State Indus. Ins. System v. United Exposition Services Co.

Decision Date04 February 1993
Docket NumberNo. 22834,22834
Citation846 P.2d 294,109 Nev. 28
PartiesSTATE INDUSTRIAL INSURANCE SYSTEM, an agency of the State of Nevada, Appellant, v. UNITED EXPOSITION SERVICES CO., Respondent.
CourtNevada Supreme Court
OPINION

SPRINGER, Justice.

In an administrative review, the trial court held that when an employer fails to follow the appeal procedures provided in NRS 616.5412, 1 the employer may still seek a later review of an employee's permanent partial disability award by recourse to NRS 616.392, which provides for an appeal from a "written decision of an employee of the system relating to employers' account." This was error because NRS 616.5412 provides the exclusive procedure for the appeal of disability adjudications and because NRS 616.392 is clearly inapplicable to this case.

The dissenting justice is appropriately concerned about the manner in which the State Industrial Insurance System ("SIIS") handled this claim, but this concern should not distract the court from its clear duty to decide the narrow issue presented by this appeal. The issue before us is whether an employer has administrative appeal rights in a contested worker disability case that go beyond the procedures provided in NRS 616.5412. The answer is, "no."

The legislature has set up the administrative appeals process articulated in NRS 616.5412 for claims relating to SIIS decisions granting or denying benefits to an injured worker. NRS 616.5412 provides that any person who is "aggrieved by ... [a] determination of an insurer" may appeal from the determination by "filing a request for a hearing before a hearing officer." Any such request must be filed within sixty days after the written determination was mailed. An employer is an "aggrieved person" under NRS 616.5412, and this provision provides an exclusive avenue of appeal from SIIS decisions granting or denying benefits. If employers had the right to bypass the NRS 616.5412 hearing process and file an additional or alternative appeal with the SIIS Manager, this would seriously complicate and interfere with the unitary appeals system provided for in the statute for reviewing disability awards and could place an intolerable burden on the SIIS Manager.

In the present case, the facts are not in dispute, and we are presented with only the one legal issue, an issue which relates to the interpretation of statutory provisions. Questions of law are reviewed de novo. See, e.g., Arizona Bd. of Regents v. Phoenix Newspapers, 167 Ariz. 254, 806 P.2d 348 (1991); M.S. v. People, 812 P.2d 632 (Colo.1991); Crocker Nat'l Bank v. San Francisco, 49 Cal.3d 881, 264 Cal.Rptr. 139, 782 P.2d 278 (1989). "[A] reviewing court may undertake independent review of the administrative construction of a statute." American Int'l Vacations v. MacBride, 99 Nev. 324, 326, 661 P.2d 1301, 1302 (1983). We have thus undertaken an independent review of the mentioned statutory provisions and conclude that an employer has no appeal rights in the case of a disability award other than those provided by NRS 616.5412.

→ DATASET ENTRIES:
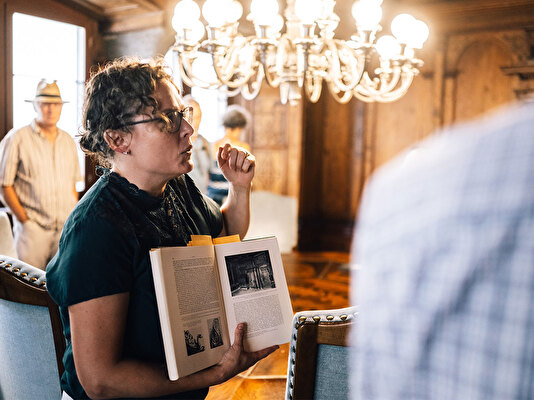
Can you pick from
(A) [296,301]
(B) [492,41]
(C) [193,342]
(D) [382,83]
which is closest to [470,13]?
(B) [492,41]

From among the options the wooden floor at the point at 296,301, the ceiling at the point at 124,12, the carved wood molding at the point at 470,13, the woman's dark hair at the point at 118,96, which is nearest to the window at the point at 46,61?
the ceiling at the point at 124,12

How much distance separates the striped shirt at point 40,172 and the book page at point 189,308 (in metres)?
2.10

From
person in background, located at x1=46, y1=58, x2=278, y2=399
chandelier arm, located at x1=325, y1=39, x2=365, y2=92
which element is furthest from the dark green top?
chandelier arm, located at x1=325, y1=39, x2=365, y2=92

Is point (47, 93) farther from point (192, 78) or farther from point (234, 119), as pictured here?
point (234, 119)

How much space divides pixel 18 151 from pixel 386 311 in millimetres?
2870

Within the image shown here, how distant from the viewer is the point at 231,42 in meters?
2.97

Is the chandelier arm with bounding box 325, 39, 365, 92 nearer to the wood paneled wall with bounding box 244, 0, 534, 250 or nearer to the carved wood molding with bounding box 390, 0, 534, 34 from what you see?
the wood paneled wall with bounding box 244, 0, 534, 250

→ EXERCISE TASKS:
A - Translate this sentence from the Nevada Supreme Court opinion into Spanish: "Questions of law are reviewed de novo."
B - According to the Nevada Supreme Court opinion, how soon after the written determination is mailed must a request for a hearing under NRS 616.5412 be filed?

→ PER-TASK OUTPUTS:
A - Las cuestiones de derecho se revisan de novo.

B - Within sixty days after the written determination was mailed.